Extracted text Start Marker

Grappling With Grief Over Someone I Didn't Know
My battle with depression has been a long one, and each day I encounter new things I need to overcome. Although I have come a long way, my emotions are uncontrollable sometimes.
After I heard the tragic news of singer Christina Grimmie’s passing, I was immediately shocked. I’d grown up listening to her beautiful covers with my uncle. When I first heard the news, I was met with sadness, but most of all, anger. I kept asking myself, “Why would someone do this to such a kind person?,” but obviously, I’ll never know the answer.
Two days after, I spent a whole day crying. I listened to a number of her covers, and her voice resonated with my soul. I felt guilt for not keeping up-to-date with her career anymore. Last I’d heard of her was when she had entered “The Voice.” I was so proud. Proud of a person I did not know.
The pain behind my tears was depressing. I could feel my heart physically ache, and I do not know why. Yes, I did feel as though she was a friend, but ultimately, she wasn’t. But her personality made it feel like all her fans were her family, and that is the tragedy. She was truly an amazing and kind person who did not deserve such an ending. Her success had just started to bloom, she deserved a life of music, and instead, her life ended with murder.
I can recall another time I felt an uncontrollable amount of sadness and heartbreak. A few years ago, a person my age died by suicide. I’d only met her a couple of times. Yet when I heard she had taken her life, I was crushed. I was surrounded by people who knew her, but again, I was (and still am) confused as to why it hit me so hard. I would have full-on breakdowns just thinking about her. It made me feel silly, because why was I feeling that pain? She didn’t even know my name, yet I cried as if she had been my lifelong best-friend.

Extracted text End Marker
Record set Start Marker

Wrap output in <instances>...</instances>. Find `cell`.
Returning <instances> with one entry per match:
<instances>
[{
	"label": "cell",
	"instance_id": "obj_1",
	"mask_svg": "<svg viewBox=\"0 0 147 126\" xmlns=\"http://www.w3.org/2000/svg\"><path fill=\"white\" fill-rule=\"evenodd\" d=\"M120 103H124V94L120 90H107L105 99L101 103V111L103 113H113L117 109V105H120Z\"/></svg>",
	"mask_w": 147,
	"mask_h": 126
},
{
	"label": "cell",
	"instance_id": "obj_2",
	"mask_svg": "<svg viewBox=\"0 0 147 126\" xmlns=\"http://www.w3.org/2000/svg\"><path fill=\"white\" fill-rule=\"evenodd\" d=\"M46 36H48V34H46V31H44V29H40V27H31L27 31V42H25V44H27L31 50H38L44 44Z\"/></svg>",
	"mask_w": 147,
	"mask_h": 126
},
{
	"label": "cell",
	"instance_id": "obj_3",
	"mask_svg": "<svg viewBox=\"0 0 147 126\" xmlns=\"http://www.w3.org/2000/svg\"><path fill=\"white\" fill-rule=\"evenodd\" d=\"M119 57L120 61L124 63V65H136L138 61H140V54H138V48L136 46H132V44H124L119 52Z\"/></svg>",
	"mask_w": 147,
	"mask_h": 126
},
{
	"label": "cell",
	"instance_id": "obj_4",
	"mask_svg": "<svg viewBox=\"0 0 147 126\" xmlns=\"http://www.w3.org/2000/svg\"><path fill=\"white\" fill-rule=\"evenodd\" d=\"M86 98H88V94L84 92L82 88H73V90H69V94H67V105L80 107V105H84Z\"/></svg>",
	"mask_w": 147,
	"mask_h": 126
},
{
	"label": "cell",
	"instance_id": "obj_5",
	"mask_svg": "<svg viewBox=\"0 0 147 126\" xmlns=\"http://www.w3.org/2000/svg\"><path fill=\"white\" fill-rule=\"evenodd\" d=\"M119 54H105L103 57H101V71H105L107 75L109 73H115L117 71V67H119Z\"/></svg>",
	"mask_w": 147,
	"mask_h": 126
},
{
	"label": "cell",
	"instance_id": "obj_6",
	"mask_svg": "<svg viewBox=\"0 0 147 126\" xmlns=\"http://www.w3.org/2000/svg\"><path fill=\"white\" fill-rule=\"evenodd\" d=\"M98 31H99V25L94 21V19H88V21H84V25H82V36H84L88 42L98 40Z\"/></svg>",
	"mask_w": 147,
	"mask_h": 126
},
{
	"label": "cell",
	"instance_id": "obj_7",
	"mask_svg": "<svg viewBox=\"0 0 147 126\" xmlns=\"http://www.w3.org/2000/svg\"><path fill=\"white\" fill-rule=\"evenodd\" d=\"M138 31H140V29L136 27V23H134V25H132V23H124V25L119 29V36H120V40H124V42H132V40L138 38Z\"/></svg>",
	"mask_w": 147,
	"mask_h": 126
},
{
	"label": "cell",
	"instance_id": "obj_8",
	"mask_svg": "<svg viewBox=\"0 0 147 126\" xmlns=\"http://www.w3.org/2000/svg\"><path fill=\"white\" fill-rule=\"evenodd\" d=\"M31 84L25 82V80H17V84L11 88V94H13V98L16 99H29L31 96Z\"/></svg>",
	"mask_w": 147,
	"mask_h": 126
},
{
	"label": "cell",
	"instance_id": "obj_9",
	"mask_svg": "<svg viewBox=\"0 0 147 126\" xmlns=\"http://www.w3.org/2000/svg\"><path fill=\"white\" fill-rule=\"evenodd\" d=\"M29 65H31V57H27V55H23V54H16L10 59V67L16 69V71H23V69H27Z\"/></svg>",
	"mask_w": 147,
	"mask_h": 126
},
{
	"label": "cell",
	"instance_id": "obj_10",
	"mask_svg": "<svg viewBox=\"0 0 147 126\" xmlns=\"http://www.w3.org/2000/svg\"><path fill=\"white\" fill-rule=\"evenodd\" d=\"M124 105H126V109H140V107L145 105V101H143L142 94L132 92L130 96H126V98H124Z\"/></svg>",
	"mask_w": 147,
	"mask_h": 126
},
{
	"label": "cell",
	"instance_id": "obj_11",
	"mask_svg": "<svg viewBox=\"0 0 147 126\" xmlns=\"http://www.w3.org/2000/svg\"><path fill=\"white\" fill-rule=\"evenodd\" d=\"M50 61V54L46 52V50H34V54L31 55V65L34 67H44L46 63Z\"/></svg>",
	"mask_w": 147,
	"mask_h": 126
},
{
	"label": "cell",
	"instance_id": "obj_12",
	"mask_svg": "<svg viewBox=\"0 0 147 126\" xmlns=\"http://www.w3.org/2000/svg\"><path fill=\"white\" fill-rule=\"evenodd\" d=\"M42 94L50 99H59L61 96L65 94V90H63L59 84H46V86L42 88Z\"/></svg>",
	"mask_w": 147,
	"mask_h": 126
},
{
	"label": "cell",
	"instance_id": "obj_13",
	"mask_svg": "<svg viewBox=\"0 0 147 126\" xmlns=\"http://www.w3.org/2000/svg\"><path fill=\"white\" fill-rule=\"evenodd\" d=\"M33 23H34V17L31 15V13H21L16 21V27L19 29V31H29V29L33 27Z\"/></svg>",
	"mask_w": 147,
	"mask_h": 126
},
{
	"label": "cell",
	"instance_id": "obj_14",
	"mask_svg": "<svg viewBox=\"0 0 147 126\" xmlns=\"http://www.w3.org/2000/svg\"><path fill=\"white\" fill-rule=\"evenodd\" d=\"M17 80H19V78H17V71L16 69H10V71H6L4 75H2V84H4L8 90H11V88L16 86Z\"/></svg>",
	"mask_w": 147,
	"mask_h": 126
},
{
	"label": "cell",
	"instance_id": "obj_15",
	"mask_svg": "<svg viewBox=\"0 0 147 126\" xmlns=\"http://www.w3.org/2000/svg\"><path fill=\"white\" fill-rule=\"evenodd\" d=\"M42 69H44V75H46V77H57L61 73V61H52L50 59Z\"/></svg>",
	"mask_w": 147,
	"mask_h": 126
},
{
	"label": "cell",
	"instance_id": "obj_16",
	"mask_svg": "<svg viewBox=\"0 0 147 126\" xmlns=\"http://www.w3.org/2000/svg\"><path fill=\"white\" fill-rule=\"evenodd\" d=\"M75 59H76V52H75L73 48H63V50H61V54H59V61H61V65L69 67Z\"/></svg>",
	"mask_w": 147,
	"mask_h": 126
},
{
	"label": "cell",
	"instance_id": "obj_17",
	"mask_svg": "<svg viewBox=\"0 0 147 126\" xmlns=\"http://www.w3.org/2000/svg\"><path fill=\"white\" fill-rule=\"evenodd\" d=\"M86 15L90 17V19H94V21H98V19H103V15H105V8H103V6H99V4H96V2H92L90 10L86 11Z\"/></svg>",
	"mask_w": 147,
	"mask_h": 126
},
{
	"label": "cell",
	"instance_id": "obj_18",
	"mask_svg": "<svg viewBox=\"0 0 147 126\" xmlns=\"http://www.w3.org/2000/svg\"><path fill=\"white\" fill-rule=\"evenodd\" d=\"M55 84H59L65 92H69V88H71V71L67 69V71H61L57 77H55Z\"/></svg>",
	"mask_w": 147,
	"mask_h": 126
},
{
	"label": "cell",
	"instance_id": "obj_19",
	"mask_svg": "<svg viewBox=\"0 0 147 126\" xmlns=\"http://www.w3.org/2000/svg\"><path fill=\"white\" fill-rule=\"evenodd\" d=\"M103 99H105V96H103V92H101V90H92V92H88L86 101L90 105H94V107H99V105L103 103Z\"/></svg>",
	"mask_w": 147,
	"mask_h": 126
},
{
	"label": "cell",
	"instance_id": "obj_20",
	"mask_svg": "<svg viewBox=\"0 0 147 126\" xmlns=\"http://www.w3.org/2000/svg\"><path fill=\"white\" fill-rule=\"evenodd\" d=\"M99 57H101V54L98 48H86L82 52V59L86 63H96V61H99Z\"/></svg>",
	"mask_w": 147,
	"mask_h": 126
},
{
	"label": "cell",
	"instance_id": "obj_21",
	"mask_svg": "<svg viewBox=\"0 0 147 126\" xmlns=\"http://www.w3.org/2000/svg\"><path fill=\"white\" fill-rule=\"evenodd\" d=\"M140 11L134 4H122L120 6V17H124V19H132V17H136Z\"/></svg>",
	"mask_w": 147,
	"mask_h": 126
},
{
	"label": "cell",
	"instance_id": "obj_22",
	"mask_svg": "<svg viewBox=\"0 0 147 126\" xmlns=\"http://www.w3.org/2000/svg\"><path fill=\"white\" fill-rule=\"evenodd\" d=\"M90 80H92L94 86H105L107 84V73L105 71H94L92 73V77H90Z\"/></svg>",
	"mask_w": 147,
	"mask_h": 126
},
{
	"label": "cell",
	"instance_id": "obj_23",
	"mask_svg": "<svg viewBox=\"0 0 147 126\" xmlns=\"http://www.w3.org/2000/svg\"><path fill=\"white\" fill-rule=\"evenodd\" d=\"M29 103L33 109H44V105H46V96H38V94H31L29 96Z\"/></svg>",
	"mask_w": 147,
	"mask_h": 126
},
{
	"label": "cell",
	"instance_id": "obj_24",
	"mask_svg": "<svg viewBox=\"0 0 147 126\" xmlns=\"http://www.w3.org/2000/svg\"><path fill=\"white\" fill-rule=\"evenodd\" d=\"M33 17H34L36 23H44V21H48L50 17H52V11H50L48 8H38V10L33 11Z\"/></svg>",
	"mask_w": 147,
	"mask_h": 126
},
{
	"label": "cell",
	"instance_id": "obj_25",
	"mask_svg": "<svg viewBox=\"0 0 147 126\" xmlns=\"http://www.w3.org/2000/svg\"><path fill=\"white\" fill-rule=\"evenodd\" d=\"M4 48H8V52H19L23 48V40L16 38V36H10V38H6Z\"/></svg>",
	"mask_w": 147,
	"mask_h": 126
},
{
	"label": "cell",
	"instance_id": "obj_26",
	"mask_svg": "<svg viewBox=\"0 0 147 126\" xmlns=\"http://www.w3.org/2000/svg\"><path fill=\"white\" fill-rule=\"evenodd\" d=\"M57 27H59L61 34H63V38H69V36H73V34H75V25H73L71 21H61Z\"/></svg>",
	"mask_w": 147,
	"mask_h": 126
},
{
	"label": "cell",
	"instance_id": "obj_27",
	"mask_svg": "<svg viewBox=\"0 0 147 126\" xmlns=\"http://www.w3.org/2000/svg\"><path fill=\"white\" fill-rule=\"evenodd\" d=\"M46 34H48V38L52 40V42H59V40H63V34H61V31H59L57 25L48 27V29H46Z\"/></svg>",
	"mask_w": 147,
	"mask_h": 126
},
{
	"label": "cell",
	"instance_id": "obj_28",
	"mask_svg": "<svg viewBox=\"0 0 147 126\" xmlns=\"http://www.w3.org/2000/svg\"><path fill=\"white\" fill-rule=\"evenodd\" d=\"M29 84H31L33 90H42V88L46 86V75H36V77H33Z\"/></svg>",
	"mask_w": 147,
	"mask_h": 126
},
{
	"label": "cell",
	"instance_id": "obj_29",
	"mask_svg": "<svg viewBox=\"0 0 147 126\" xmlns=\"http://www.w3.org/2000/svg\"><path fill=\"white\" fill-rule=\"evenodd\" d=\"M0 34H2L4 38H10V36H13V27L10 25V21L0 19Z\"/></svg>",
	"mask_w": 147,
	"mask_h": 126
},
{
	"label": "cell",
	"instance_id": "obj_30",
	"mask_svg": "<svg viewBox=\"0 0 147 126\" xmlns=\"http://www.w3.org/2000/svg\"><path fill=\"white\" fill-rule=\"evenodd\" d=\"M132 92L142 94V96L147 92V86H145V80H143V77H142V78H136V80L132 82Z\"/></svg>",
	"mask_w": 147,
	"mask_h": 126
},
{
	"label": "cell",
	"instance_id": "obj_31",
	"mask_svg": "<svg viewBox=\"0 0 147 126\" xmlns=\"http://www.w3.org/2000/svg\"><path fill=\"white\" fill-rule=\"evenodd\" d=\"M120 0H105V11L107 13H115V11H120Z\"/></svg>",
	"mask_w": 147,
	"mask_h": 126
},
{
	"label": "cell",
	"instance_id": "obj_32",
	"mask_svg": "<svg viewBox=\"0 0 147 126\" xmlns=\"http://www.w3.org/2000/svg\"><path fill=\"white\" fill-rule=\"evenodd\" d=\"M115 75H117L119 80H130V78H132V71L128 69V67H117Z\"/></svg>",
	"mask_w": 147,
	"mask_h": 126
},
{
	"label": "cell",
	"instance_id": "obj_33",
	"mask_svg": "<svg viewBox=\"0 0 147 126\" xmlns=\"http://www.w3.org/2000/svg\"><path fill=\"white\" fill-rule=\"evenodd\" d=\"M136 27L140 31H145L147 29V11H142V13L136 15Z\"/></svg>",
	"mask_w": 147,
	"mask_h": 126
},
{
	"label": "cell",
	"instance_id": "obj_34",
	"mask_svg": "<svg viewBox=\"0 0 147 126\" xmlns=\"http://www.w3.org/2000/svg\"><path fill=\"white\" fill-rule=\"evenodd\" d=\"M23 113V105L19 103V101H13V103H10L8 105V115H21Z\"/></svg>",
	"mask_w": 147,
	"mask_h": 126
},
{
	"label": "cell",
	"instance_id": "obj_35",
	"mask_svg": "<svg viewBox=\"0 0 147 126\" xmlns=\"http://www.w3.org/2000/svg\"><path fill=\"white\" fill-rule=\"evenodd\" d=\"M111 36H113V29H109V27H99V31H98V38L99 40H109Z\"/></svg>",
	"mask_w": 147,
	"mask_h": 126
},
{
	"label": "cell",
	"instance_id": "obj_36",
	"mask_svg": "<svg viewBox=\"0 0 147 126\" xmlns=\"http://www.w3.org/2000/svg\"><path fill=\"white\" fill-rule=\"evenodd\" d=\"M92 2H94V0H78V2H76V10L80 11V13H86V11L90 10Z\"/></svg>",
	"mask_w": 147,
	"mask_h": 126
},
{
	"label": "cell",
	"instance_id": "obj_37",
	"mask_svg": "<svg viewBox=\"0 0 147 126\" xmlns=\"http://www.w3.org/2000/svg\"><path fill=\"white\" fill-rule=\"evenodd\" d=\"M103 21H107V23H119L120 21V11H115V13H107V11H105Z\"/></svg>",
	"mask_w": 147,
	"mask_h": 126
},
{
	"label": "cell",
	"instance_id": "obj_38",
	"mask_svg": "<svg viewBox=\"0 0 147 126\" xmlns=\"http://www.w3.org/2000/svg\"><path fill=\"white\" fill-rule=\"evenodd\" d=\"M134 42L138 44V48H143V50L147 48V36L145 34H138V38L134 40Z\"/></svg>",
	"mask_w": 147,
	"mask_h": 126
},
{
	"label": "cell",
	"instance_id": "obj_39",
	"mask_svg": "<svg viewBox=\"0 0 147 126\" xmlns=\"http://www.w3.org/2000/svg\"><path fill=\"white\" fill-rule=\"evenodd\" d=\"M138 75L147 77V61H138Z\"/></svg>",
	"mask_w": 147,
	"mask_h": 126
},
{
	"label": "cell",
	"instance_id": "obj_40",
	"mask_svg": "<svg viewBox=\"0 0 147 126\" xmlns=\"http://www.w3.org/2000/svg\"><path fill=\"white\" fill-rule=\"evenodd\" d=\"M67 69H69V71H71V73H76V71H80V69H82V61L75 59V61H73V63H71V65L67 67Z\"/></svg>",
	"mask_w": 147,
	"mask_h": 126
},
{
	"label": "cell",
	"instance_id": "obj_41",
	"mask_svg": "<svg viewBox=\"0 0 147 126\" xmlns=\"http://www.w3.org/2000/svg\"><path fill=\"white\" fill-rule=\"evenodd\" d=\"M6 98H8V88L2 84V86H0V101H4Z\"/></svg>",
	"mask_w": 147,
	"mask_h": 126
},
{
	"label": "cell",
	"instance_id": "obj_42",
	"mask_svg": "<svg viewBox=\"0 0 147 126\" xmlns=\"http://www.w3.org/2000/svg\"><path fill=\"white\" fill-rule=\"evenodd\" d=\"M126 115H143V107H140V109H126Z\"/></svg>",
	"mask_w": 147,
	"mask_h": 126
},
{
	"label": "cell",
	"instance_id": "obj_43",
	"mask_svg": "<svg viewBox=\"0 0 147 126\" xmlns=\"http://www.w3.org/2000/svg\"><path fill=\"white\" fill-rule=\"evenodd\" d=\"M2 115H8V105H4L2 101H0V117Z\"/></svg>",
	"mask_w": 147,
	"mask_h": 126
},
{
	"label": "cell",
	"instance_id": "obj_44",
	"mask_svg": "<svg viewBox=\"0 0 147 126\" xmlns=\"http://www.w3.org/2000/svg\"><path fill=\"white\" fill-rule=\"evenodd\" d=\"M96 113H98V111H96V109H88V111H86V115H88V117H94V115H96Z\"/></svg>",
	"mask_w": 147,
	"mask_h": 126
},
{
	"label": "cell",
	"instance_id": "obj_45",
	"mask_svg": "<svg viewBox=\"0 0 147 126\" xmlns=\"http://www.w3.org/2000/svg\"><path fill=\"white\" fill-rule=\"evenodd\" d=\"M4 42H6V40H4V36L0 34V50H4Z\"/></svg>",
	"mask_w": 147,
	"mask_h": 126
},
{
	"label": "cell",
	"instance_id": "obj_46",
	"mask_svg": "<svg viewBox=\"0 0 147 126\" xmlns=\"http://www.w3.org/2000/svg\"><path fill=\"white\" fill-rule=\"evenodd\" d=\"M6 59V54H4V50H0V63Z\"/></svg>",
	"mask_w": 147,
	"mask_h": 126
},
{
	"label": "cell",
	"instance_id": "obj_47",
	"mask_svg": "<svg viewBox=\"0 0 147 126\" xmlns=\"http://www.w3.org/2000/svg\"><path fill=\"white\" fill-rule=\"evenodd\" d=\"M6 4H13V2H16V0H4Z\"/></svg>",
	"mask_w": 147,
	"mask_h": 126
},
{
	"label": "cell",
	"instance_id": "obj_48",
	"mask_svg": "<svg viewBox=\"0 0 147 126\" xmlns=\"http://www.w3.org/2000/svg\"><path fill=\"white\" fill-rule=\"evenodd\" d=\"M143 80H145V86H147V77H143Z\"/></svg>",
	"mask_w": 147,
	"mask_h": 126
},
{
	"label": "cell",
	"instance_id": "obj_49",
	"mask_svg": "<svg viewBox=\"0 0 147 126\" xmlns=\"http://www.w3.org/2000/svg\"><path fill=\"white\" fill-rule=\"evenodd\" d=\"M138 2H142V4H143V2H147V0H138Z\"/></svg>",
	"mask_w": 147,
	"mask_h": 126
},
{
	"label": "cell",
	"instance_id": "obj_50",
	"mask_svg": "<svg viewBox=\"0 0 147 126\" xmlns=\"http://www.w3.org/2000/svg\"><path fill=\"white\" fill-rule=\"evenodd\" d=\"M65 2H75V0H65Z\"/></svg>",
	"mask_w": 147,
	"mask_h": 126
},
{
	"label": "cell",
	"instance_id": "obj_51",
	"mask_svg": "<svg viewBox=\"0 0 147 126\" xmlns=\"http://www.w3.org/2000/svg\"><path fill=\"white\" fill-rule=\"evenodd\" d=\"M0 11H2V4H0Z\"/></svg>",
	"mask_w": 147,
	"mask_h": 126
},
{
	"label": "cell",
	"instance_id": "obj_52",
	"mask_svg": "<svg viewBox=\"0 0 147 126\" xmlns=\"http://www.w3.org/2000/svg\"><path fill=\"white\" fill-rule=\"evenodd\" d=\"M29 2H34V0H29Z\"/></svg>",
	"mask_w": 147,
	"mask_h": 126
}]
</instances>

Record set End Marker

### Exercises
1) According to the grief essay, what was the most recent news the writer had heard about Christina Grimmie's career before her death?
2) Carry on writing the grief essay, picking up right after its final sentence.

### Answers for the exercise
1) That she had entered "The Voice."

2)
My therapist explained to me it was perhaps due to the similarities. She played the piano, as did I. Back then I was in a dark place, so again, a similarity. Still, I felt extremely uncomfortable crying for someone I essentially did not know.
My question now is how is it that I am much better than before, yet I am still sucked into a deep hole of darkness each time someone I do not know dies? Yes, I know death is a sad thing, but being sad and broken are two different things. And I was/am broken about it. I find it hard to handle these situations. Being in bed all day because I couldn’t stop crying made it worse; it felt like I had no one to talk to, because I couldn’t even explain what I was feeling other than despair and sorrow. I couldn’t explain why, and I still can’t. I feel helpless, because I am. I cannot express myself because I seem to have forgotten how. And everywhere I look there is an article about Christina or a video of her that just breaks me a bit more each time. I know in a week my feelings will fade out, but this is bound to happen again.
I am left feeling a sense of mystery. Will these feelings diminish? Or am I bound to a life of uncontrollable grief? Is this simply a side affect of depression, or is it just my personality?